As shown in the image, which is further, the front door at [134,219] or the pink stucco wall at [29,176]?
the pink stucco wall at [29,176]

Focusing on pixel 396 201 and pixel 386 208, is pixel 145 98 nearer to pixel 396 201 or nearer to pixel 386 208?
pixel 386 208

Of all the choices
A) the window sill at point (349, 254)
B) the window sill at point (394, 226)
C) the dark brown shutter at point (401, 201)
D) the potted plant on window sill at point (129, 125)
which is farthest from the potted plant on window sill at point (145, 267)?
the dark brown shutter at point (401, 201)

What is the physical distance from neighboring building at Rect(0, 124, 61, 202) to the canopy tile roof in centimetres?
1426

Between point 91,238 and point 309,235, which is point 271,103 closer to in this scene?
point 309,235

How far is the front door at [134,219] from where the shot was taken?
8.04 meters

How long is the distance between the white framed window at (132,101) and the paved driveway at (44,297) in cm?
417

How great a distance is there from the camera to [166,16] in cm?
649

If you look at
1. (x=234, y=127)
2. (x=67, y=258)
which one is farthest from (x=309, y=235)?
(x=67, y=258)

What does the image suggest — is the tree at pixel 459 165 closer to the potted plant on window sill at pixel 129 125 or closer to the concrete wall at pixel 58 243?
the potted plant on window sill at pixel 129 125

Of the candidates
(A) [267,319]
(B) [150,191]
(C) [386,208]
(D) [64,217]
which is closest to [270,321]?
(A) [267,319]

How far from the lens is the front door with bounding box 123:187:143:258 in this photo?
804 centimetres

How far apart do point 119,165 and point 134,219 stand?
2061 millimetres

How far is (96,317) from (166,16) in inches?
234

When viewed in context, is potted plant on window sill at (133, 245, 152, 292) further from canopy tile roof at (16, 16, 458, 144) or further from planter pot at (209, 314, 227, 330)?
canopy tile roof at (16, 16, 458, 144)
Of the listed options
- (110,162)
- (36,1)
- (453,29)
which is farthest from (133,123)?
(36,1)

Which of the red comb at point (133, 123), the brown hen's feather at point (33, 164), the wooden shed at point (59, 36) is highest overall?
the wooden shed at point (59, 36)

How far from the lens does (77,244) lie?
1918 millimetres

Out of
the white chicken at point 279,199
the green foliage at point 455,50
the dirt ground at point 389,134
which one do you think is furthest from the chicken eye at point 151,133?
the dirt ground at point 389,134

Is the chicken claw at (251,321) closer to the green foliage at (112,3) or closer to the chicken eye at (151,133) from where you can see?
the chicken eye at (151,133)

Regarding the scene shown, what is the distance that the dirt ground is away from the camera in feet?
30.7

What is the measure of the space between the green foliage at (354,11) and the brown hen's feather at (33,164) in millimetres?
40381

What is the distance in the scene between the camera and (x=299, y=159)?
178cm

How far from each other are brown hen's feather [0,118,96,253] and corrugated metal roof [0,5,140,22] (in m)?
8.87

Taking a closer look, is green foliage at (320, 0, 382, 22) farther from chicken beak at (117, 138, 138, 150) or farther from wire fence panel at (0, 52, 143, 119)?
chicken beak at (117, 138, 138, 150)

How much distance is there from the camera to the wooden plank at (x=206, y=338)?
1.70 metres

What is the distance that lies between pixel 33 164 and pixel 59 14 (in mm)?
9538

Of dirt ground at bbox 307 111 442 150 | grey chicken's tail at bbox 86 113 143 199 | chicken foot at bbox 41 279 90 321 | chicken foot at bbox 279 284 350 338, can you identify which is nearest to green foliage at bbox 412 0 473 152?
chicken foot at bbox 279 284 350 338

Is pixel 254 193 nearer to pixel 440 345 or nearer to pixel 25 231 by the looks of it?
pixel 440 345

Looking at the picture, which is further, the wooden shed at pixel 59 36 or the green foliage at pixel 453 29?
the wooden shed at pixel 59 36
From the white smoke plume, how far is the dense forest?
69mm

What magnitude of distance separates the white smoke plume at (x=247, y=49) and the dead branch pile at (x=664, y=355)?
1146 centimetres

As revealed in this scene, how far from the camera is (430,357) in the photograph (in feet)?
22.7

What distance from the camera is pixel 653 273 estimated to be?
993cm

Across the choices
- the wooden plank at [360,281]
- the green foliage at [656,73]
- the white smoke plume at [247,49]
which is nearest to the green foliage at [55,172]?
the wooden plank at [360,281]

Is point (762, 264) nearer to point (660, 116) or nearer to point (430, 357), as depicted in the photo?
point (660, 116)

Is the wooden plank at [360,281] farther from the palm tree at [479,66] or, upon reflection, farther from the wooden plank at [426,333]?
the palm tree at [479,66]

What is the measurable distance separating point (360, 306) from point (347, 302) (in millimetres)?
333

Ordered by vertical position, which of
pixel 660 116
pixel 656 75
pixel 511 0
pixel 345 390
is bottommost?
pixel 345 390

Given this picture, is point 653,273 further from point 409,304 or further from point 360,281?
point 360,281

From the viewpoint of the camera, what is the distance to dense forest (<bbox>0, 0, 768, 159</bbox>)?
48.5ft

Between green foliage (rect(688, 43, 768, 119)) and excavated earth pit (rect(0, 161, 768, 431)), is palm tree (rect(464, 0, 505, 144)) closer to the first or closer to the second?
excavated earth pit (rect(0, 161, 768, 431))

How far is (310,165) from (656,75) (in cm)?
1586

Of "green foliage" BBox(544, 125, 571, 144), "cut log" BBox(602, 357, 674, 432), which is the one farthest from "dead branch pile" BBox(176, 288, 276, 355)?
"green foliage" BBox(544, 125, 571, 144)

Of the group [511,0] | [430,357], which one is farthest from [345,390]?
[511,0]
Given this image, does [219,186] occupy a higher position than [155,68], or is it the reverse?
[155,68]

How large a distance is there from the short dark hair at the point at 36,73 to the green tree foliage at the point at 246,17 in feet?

* **GIVEN INSTRUCTION**
Copy out the material word for word and line for line.

* **EXERCISE OUTPUT**
As shown in the image, which is further, the front door at [134,219] or the pink stucco wall at [29,176]?
the pink stucco wall at [29,176]

Focusing on pixel 396 201 and pixel 386 208, is pixel 145 98 nearer to pixel 396 201 or nearer to pixel 386 208?
pixel 386 208

Of all the choices
A) the window sill at point (349, 254)
B) the window sill at point (394, 226)
C) the dark brown shutter at point (401, 201)
D) the potted plant on window sill at point (129, 125)
which is farthest from the potted plant on window sill at point (145, 267)?
the dark brown shutter at point (401, 201)

What is the physical distance from neighboring building at Rect(0, 124, 61, 202) to the canopy tile roof in centimetres?
1426

Between point 91,238 and point 309,235, which is point 271,103 closer to in this scene?
point 309,235

How far is the front door at [134,219] from where the shot was taken?
8.04 meters

How long is the distance between the white framed window at (132,101) and the paved driveway at (44,297) in cm?
417

How great a distance is there from the camera to [166,16] in cm?
649

If you look at
1. (x=234, y=127)
2. (x=67, y=258)
which one is farthest from (x=309, y=235)?
(x=67, y=258)

What does the image suggest — is the tree at pixel 459 165 closer to the potted plant on window sill at pixel 129 125 or closer to the concrete wall at pixel 58 243?
the potted plant on window sill at pixel 129 125

Of the candidates
(A) [267,319]
(B) [150,191]
(C) [386,208]
(D) [64,217]
which is closest to [270,321]?
(A) [267,319]

How far from the lens is the front door with bounding box 123:187:143:258 in this photo?
804 centimetres

How far apart do point 119,165 and point 134,219 stand?
2061 millimetres

How far is (96,317) from (166,16) in inches?
234

When viewed in context, is potted plant on window sill at (133, 245, 152, 292) further from canopy tile roof at (16, 16, 458, 144) or further from planter pot at (209, 314, 227, 330)?
canopy tile roof at (16, 16, 458, 144)
Of the listed options
- (110,162)
- (36,1)
- (453,29)
which is farthest from (133,123)?
(36,1)

Which of the red comb at point (133, 123), the brown hen's feather at point (33, 164), the wooden shed at point (59, 36) is highest overall?
the wooden shed at point (59, 36)

How far from the lens does (77,244) lie?
1918 millimetres

Out of
the white chicken at point 279,199
the green foliage at point 455,50
the dirt ground at point 389,134
which one do you think is furthest from the chicken eye at point 151,133?
the dirt ground at point 389,134

Is the chicken claw at (251,321) closer to the green foliage at (112,3) or closer to the chicken eye at (151,133) from where you can see?
the chicken eye at (151,133)

Regarding the scene shown, what is the distance that the dirt ground is away from the camera in feet?
30.7

What is the measure of the space between the green foliage at (354,11) and the brown hen's feather at (33,164) in millimetres?
40381

What is the distance in the scene between the camera and (x=299, y=159)?
178cm

How far from each other are brown hen's feather [0,118,96,253] and corrugated metal roof [0,5,140,22] (in m)?
8.87

Taking a closer look, is green foliage at (320, 0, 382, 22) farther from chicken beak at (117, 138, 138, 150) or farther from wire fence panel at (0, 52, 143, 119)?
chicken beak at (117, 138, 138, 150)

How much distance is there from the camera to the wooden plank at (x=206, y=338)?
1.70 metres

What is the distance that lies between pixel 33 164 and pixel 59 14 (in mm)?
9538

Of dirt ground at bbox 307 111 442 150 | grey chicken's tail at bbox 86 113 143 199 | chicken foot at bbox 41 279 90 321 | chicken foot at bbox 279 284 350 338, can you identify which is nearest to green foliage at bbox 412 0 473 152?
chicken foot at bbox 279 284 350 338

Is pixel 254 193 nearer to pixel 440 345 or nearer to pixel 25 231 by the looks of it?
pixel 440 345

Looking at the picture, which is further, the wooden shed at pixel 59 36 or the green foliage at pixel 453 29?
the wooden shed at pixel 59 36
From the white smoke plume, how far is the dense forest?
69mm

What magnitude of distance separates the white smoke plume at (x=247, y=49) and the dead branch pile at (x=664, y=355)?
1146 centimetres

As revealed in this scene, how far from the camera is (430,357) in the photograph (in feet)?
22.7

What distance from the camera is pixel 653 273 estimated to be?
993cm

Across the choices
- the wooden plank at [360,281]
- the green foliage at [656,73]
- the white smoke plume at [247,49]
which is nearest to the green foliage at [55,172]?
the wooden plank at [360,281]

Is point (762, 264) nearer to point (660, 116) or nearer to point (430, 357), as depicted in the photo?
point (660, 116)

Is the wooden plank at [360,281] farther from the palm tree at [479,66] or, upon reflection, farther from the wooden plank at [426,333]?
the palm tree at [479,66]

What is the measurable distance separating point (360, 306) from point (347, 302) (in millimetres)?
333

Ordered by vertical position, which of
pixel 660 116
pixel 656 75
pixel 511 0
pixel 345 390
is bottommost?
pixel 345 390

Given this picture, is point 653,273 further from point 409,304 or further from point 360,281?
point 360,281

From the viewpoint of the camera, what is the distance to dense forest (<bbox>0, 0, 768, 159</bbox>)?
48.5ft

Between green foliage (rect(688, 43, 768, 119)) and excavated earth pit (rect(0, 161, 768, 431)), is palm tree (rect(464, 0, 505, 144)) closer to the first or closer to the second?
excavated earth pit (rect(0, 161, 768, 431))

How far is (310,165) from (656,75) (in cm)?
1586

Of "green foliage" BBox(544, 125, 571, 144), "cut log" BBox(602, 357, 674, 432), which is the one farthest from "dead branch pile" BBox(176, 288, 276, 355)?
"green foliage" BBox(544, 125, 571, 144)

Of the group [511,0] | [430,357], which one is farthest from [345,390]?
[511,0]
Given this image, does [219,186] occupy a higher position than [155,68], or is it the reverse?
[155,68]

How large a distance is there from the short dark hair at the point at 36,73 to the green tree foliage at the point at 246,17 in feet?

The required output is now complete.